Take the single-paragraph challenge! Just insert the basic context which should be part of all such reports, but instead never appears:
NEW YORK TIMES EDITORIAL REWRITTEN: House Speaker Paul Ryan and Tom Price, the secretary of health and human services, have railed against high premiums and deductibles for plans sold on the health exchanges, but that problem would only worsen under their proposal because insurers would almost certainly raise their prices as the pool of the insured shrank. Republican lawmakers seem to think that people who can't afford insurance are simply irresponsible. Representative Jason Chaffetz of Utah, for instance, told CNN that people should invest in their health care, ''rather than getting that new iPhone.'' Word to Mr. Chaffetz: Health insurance costs more than $18,000 a year for an average family; an iPhone costs a few hundred dollars.Go ahead! Imagine some such insertion! An insertion like that is highly relevant in almost all health care reports.

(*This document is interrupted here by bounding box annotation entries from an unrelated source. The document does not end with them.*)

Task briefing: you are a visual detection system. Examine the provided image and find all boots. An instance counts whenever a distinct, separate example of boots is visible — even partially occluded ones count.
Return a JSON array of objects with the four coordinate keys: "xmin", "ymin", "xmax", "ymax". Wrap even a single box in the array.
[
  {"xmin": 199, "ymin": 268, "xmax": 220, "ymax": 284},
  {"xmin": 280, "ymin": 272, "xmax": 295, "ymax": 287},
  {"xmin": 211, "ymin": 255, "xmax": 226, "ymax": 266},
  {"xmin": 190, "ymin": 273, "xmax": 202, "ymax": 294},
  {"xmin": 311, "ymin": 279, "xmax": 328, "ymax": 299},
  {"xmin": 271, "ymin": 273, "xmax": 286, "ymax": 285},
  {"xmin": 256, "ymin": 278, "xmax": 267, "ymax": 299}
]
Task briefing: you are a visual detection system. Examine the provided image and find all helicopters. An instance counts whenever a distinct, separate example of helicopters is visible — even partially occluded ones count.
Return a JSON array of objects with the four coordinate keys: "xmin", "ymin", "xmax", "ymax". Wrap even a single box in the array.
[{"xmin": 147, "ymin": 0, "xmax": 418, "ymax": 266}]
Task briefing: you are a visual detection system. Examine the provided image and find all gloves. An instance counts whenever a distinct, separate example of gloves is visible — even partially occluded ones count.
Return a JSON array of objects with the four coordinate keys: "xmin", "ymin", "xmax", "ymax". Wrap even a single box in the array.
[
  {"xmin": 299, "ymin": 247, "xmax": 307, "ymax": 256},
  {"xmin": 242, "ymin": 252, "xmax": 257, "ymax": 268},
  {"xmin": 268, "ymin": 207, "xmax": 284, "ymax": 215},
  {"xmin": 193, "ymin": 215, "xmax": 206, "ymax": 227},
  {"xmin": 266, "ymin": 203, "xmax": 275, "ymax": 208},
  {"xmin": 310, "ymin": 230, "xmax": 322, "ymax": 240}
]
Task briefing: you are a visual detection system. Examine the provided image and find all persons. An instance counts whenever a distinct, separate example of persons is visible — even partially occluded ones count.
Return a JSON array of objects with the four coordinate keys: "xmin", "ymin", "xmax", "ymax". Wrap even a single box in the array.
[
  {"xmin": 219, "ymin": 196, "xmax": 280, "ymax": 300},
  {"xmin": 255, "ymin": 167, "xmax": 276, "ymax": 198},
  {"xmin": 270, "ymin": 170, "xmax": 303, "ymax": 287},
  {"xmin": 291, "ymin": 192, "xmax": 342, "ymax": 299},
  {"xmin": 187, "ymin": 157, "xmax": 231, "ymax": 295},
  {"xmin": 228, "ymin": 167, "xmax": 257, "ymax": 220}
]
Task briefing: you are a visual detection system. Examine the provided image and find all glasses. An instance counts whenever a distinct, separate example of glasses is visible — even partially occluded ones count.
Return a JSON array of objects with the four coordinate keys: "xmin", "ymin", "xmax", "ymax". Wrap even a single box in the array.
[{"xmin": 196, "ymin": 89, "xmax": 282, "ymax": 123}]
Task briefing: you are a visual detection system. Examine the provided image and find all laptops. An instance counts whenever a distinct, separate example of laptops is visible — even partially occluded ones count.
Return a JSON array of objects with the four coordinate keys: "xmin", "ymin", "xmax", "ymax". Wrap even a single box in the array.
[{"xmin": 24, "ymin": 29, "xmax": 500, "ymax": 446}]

The high cost of insurance in this country derives from the remarkably large amount of money spent on health care each year. In the United States, an average of $9451 was spent, per person, on health care in 2015. In France, with its highly regarded health care system, only $4407 was spent per person that year. As is the case in many countries, the French system provides universal coverage, with health results equal to those in the U.S., at a much lower level of spending.
If that insertion appeared in every health care report, people might start to ask a key question:
Where the Sam Hill—where on Donald J. Trump's green earth—is all that extra money going? Why the Joe Hill does it cost so much to provide health care in this country, as opposed to everywhere else?
We liberals! We praise Obamacare, suggest Medicare for all. Then we take our naps.
In this way, we too disappear the 9400. Why do we keep doing that?
Concerning those two questions: In Part 1 of this award-winning series, we said the highlighted point in that editorial suggested two major questions:
Why does insurance cost so much?
Why does it cost so little?
Where does that second question come from? Thanks for asking! Here's where:
If we spend $9400 per person per year on health care, how is it possible to insure an average family for only $18,000? If we're talking about a family of four, won't it cost maybe $38,000 for their annual health care?
(According to our Arithmetical Computation Division, $9400 x 4 is almost $38,000.)
We assume we know the answer to that. Because we read the Times and watch MSNBC, we never see such questions or answers in print, or hear such discussions on cable.
CNN will discuss the Aghori sect, but it won't discuss the 9400. Do not discuss the 9400! Every good scribe knows the rule!